The economists didn’t help. Stephen Roach, managing director and chief economist of Morgan Stanley, said he thought the single biggest threat to the current luxury market conditions was American trade sanctions against their largest lender: China. “I’ve been to testify before congress three times in the last three months, and I’m telling you, that train has just about left the station,” he said. “I’d give it 60 per cent probability, and it’s a tragic mistake. The result would be a sharp downgrade in the dollar.” Given that the American consumer is still seen as one of the pillars of the luxury sales forecasts, this is no small doomsday prediction.
Martin Wolf, the FT’s chief economist, and Mark Lee, chief executive of Gucci, however, agreed: even worse would be “another terrorist attack like 9/11; the psychological effects would freeze everything,” according to Mr Lee. And his company has been growing at almost double the rate they predicted three years ago.
Apparently, the best way to stay at the top is to assume it is all going to be taken away from you sometime soon.
Salvation
But can the baby steps luxury is taking into the ethical and green sphere help make hay while the consumer (and Venetian) sun is shining? “Luxury has always had an uncomfortable relationship with charity; the first is essentially unnecessary, and helping people is very necessary. But just because it can seem gimmicky doesn’t mean you shouldn’t do it; everything we do is gimmicky, to a certain extent.” This is John Hooks, Deputy Managing Director of the Armani Group, explaining why Armani decided to get involved with (Project) Red, Bono’s initiative to fight AIDS and tuberculosis in Africa. Still, altruism was only a part of it, he said. “It was propelled by a business interest. We were aware of a consumer interest, and we followed that.”

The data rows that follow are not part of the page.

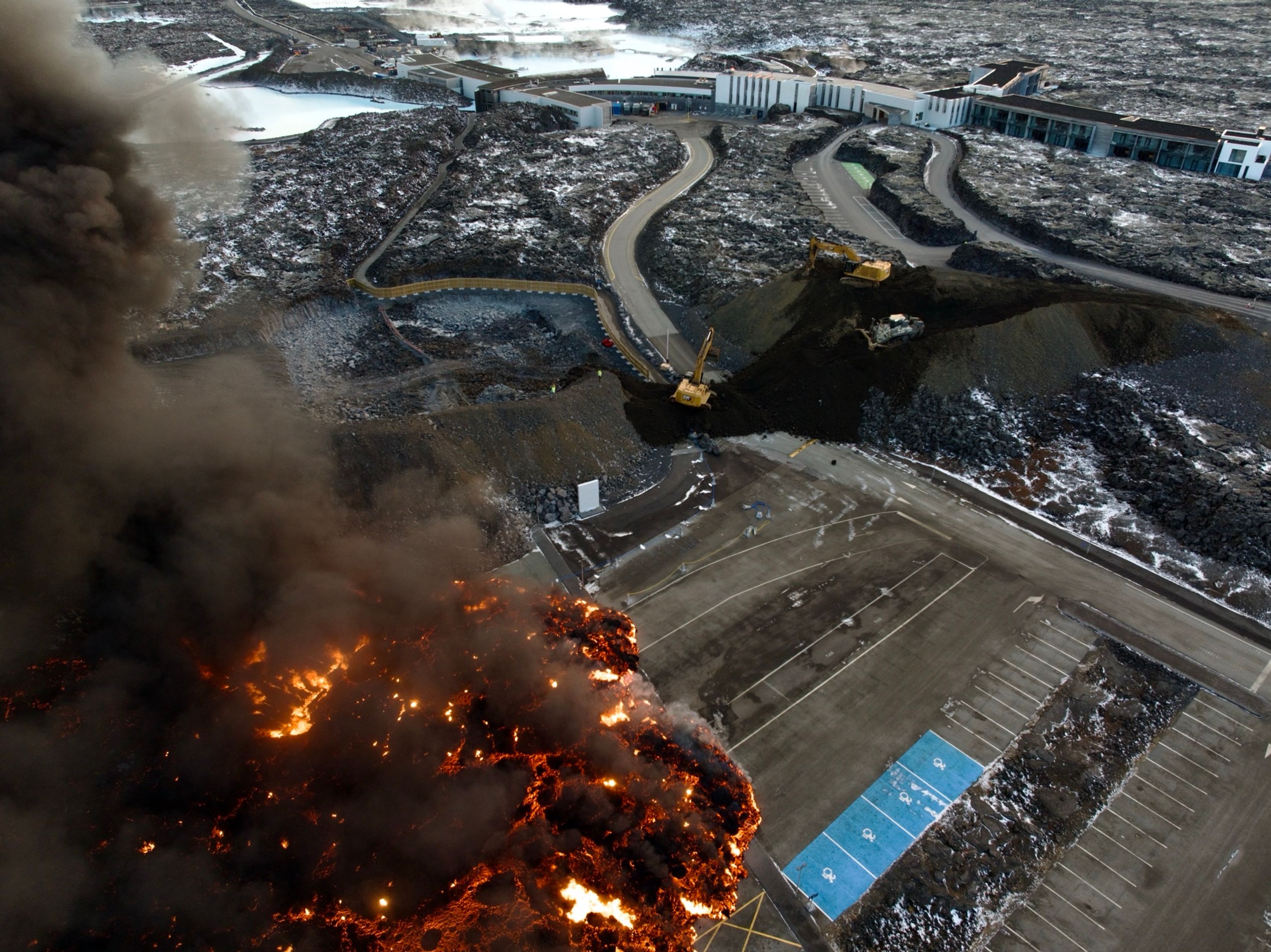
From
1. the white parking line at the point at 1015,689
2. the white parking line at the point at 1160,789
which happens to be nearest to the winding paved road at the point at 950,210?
the white parking line at the point at 1015,689

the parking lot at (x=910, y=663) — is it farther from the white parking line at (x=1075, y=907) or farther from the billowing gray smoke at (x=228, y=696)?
the billowing gray smoke at (x=228, y=696)

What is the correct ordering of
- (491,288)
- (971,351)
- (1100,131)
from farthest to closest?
(1100,131)
(491,288)
(971,351)


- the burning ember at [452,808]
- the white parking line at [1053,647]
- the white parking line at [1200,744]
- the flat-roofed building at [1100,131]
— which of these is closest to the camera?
the burning ember at [452,808]

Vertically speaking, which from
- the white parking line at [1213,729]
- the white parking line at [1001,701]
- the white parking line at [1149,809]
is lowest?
the white parking line at [1149,809]

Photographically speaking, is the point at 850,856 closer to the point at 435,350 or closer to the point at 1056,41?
the point at 435,350

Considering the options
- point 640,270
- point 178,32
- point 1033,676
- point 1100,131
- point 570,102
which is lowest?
point 1033,676

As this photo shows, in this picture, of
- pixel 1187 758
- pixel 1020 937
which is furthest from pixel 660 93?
pixel 1020 937

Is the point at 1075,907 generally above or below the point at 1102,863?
below

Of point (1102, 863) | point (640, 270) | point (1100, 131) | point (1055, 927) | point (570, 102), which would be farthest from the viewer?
point (570, 102)
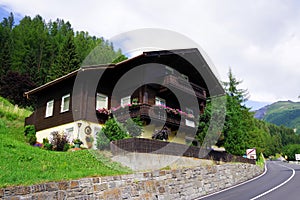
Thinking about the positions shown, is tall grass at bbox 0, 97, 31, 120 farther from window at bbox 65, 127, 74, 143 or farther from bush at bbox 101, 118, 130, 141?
bush at bbox 101, 118, 130, 141

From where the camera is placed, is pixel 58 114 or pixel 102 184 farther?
pixel 58 114

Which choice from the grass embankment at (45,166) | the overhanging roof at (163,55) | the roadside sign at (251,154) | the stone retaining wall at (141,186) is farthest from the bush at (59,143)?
the roadside sign at (251,154)

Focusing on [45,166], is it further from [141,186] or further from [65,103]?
[65,103]

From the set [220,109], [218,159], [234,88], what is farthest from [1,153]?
[234,88]

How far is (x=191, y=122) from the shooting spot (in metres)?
22.4

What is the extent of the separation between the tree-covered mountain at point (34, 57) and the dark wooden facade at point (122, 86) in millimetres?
8724

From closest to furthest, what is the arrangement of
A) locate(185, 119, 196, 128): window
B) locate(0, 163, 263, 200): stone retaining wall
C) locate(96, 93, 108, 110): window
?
1. locate(0, 163, 263, 200): stone retaining wall
2. locate(96, 93, 108, 110): window
3. locate(185, 119, 196, 128): window

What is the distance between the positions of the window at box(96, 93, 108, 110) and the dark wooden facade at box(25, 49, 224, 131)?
26cm

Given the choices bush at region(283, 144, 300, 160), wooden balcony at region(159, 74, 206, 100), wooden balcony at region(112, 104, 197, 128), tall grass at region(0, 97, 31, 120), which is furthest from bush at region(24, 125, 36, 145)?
bush at region(283, 144, 300, 160)

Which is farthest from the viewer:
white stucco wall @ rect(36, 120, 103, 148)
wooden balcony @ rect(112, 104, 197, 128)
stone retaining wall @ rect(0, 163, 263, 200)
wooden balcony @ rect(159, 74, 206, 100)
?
wooden balcony @ rect(159, 74, 206, 100)

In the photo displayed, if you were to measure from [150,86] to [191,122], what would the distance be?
15.0 ft

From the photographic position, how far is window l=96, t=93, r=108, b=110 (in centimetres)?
2086

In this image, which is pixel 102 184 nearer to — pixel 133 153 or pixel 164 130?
pixel 133 153

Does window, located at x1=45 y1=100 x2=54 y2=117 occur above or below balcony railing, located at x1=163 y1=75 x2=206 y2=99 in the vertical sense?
below
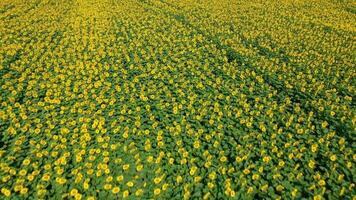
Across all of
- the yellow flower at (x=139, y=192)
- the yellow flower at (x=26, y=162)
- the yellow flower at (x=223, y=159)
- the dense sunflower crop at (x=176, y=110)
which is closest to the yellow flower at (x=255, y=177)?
the dense sunflower crop at (x=176, y=110)

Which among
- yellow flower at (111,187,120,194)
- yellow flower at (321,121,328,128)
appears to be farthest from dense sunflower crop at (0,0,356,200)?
yellow flower at (321,121,328,128)

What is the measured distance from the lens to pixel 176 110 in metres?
7.06

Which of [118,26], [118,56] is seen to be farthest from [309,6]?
[118,56]

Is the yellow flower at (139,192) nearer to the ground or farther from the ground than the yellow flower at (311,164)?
nearer to the ground

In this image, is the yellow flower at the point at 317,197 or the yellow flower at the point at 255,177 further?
the yellow flower at the point at 255,177

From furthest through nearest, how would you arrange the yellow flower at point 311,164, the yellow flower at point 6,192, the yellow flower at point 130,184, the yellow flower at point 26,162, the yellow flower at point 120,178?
the yellow flower at point 26,162 → the yellow flower at point 311,164 → the yellow flower at point 120,178 → the yellow flower at point 130,184 → the yellow flower at point 6,192

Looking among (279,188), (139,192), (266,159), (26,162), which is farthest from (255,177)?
(26,162)

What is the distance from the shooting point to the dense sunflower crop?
5.27 meters

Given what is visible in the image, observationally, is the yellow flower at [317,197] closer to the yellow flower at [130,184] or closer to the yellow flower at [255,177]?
the yellow flower at [255,177]

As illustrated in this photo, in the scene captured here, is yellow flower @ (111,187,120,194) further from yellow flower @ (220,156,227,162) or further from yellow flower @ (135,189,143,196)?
yellow flower @ (220,156,227,162)

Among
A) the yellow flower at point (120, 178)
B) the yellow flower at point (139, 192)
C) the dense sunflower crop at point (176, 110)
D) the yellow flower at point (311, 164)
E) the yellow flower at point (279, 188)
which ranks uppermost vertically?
the yellow flower at point (311, 164)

“Never underestimate the luxury consumer,” said Thierry Dombreval, COO of Toyota Motor Europe, whose Lexus Hybrid car represents, he said, 30 per cent of that brand’s sales in Europe. “They are not just about showing off. They understand the tangible benefits of a hybrid car, in terms of emission controls, and the intangibles, in terms of being seen as an early adopter.”
“Yes, but the consumer who buys a Lexus hybrid and bio-cosmetics also wears a fur coat,” said Mylene Borrel, Printemps’ head of buying for luxury goods, sceptically.
“I could not care less,” responded Mr Dombreval.
So maybe we’re not there yet. JW Kaempfer, chairman of McArthur Glen, has another idea anyway: “People like buying in a place that makes them feel good,” he said. “Where do museums make a lot of their money? In the shop.” Culture, he said, could be a major driver for luxury consumers – and an easier sell then ethics.
Mr Hooks shrugged; we’re no angels was the implication.